**** Extracted material

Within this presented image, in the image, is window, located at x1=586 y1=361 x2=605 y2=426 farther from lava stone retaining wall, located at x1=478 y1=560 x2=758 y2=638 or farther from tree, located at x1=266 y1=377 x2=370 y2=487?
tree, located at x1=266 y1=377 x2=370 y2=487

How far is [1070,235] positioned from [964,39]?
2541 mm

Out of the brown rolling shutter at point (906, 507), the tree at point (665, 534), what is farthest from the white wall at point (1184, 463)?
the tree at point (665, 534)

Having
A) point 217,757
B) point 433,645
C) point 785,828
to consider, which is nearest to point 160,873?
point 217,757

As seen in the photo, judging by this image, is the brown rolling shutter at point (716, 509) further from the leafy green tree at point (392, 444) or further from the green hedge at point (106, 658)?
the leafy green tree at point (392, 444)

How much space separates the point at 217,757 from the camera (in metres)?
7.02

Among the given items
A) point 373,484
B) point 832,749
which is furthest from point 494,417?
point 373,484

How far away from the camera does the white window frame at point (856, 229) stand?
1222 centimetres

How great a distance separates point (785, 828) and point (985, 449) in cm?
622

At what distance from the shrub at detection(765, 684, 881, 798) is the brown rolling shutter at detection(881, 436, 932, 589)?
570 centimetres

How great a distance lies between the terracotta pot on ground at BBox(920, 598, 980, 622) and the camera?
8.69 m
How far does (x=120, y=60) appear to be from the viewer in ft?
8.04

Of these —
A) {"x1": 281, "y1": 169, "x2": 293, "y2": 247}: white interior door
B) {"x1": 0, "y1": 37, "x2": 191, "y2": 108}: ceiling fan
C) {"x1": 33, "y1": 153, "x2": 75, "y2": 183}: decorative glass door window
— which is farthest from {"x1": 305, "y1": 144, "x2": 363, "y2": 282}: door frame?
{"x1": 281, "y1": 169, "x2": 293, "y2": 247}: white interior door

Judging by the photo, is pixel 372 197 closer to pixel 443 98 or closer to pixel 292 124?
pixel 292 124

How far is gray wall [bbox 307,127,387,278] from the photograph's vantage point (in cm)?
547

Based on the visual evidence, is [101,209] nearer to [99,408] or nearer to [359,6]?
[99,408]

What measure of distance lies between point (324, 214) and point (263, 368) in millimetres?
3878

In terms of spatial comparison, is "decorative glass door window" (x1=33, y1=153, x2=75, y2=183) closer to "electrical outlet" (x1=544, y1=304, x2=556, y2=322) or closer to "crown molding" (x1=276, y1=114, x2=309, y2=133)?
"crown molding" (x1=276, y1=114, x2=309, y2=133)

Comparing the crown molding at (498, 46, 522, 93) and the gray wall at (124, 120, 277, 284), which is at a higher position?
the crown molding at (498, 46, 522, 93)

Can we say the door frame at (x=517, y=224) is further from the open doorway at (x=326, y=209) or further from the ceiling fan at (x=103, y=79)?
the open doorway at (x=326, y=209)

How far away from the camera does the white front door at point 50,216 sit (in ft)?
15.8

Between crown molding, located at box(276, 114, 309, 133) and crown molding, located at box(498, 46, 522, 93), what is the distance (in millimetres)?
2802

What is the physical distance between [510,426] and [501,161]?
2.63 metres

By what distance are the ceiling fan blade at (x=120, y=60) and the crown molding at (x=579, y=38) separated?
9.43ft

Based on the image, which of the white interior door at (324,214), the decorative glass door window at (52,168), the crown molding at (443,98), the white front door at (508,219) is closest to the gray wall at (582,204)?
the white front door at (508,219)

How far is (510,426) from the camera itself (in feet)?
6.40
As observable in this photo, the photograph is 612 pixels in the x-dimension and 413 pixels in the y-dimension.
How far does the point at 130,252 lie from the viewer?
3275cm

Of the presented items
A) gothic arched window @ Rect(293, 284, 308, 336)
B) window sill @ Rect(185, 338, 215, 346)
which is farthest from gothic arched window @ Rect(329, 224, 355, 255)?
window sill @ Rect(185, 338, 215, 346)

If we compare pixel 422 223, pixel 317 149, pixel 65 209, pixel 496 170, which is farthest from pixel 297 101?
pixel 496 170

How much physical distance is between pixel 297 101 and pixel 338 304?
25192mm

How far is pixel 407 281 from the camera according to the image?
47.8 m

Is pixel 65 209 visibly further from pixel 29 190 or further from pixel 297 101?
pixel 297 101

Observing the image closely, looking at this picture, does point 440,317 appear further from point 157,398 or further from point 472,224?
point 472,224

********

Stated goal: Nothing in the data may differ; print all of it exactly as written.

Result of the task:
Within this presented image, in the image, is window, located at x1=586 y1=361 x2=605 y2=426 farther from lava stone retaining wall, located at x1=478 y1=560 x2=758 y2=638 or farther from tree, located at x1=266 y1=377 x2=370 y2=487?
tree, located at x1=266 y1=377 x2=370 y2=487

How far is [1070,235] positioned from [964,39]?
2541 mm

Out of the brown rolling shutter at point (906, 507), the tree at point (665, 534), what is farthest from the white wall at point (1184, 463)?
the tree at point (665, 534)

Having
A) point 217,757
B) point 433,645
C) point 785,828
to consider, which is nearest to point 160,873?
point 217,757

As seen in the photo, judging by this image, is the brown rolling shutter at point (716, 509) further from the leafy green tree at point (392, 444) or further from the green hedge at point (106, 658)?
the leafy green tree at point (392, 444)

How much space separates the point at 217,757 from the camera (in metres)?
7.02

Among the given items
A) point 373,484
B) point 832,749
which is furthest from point 494,417?
point 373,484

How far away from the camera does the white window frame at point (856, 229) stand?
1222 centimetres

How great a distance separates point (785, 828) and point (985, 449) in cm?
622

At what distance from the shrub at detection(765, 684, 881, 798) is the brown rolling shutter at detection(881, 436, 932, 589)?
570 centimetres

How great a distance lies between the terracotta pot on ground at BBox(920, 598, 980, 622) and the camera?
8.69 m
How far does (x=120, y=60) appear to be from the viewer in ft?
8.04

Of these —
A) {"x1": 281, "y1": 169, "x2": 293, "y2": 247}: white interior door
B) {"x1": 0, "y1": 37, "x2": 191, "y2": 108}: ceiling fan
C) {"x1": 33, "y1": 153, "x2": 75, "y2": 183}: decorative glass door window
— which is farthest from {"x1": 305, "y1": 144, "x2": 363, "y2": 282}: door frame?
{"x1": 281, "y1": 169, "x2": 293, "y2": 247}: white interior door

Judging by the photo, is pixel 372 197 closer to pixel 443 98 or closer to pixel 292 124?
pixel 292 124

How far is gray wall [bbox 307,127,387,278] from the photograph's vantage point (in cm)?
547

Based on the visual evidence, is [101,209] nearer to [99,408] or nearer to [359,6]?
[99,408]

What measure of distance lies between point (324, 214) and point (263, 368) in millimetres?
3878

In terms of spatial comparison, is "decorative glass door window" (x1=33, y1=153, x2=75, y2=183) closer to "electrical outlet" (x1=544, y1=304, x2=556, y2=322) or closer to "crown molding" (x1=276, y1=114, x2=309, y2=133)?
"crown molding" (x1=276, y1=114, x2=309, y2=133)

Comparing the crown molding at (498, 46, 522, 93) and the gray wall at (124, 120, 277, 284), which is at a higher position?
the crown molding at (498, 46, 522, 93)

Can we say the door frame at (x=517, y=224) is further from the open doorway at (x=326, y=209) or further from the ceiling fan at (x=103, y=79)?
the open doorway at (x=326, y=209)

How far away from the camera does the white front door at point 50,216 sit (in ft)?
15.8

Between crown molding, located at box(276, 114, 309, 133) and crown molding, located at box(498, 46, 522, 93), what is the distance (in millimetres)?
2802

What is the physical distance between [510,426] and [501,161]?
2.63 metres

By what distance are the ceiling fan blade at (x=120, y=60) and the crown molding at (x=579, y=38) separated?
9.43ft

Based on the image, which of the white interior door at (324,214), the decorative glass door window at (52,168), the crown molding at (443,98), the white front door at (508,219) is closest to the gray wall at (582,204)?
the white front door at (508,219)

How far is (510,426) from the camera itself (in feet)?
6.40
As observable in this photo, the photograph is 612 pixels in the x-dimension and 413 pixels in the y-dimension.
How far does the point at 130,252 lie from the viewer?
3275cm

Of the presented items
A) gothic arched window @ Rect(293, 284, 308, 336)
B) window sill @ Rect(185, 338, 215, 346)
which is farthest from gothic arched window @ Rect(329, 224, 355, 255)?
window sill @ Rect(185, 338, 215, 346)

If we compare pixel 422 223, pixel 317 149, pixel 65 209, pixel 496 170, which is farthest from pixel 297 101?
pixel 496 170

How much physical distance is between pixel 297 101 and pixel 338 304?
25192mm

How far is pixel 407 281 from the camera according to the image?
47.8 m

Is pixel 65 209 visibly further from pixel 29 190 or further from pixel 297 101?
pixel 297 101

Observing the image closely, looking at this picture, does point 440,317 appear further from point 157,398 or further from point 472,224?
point 472,224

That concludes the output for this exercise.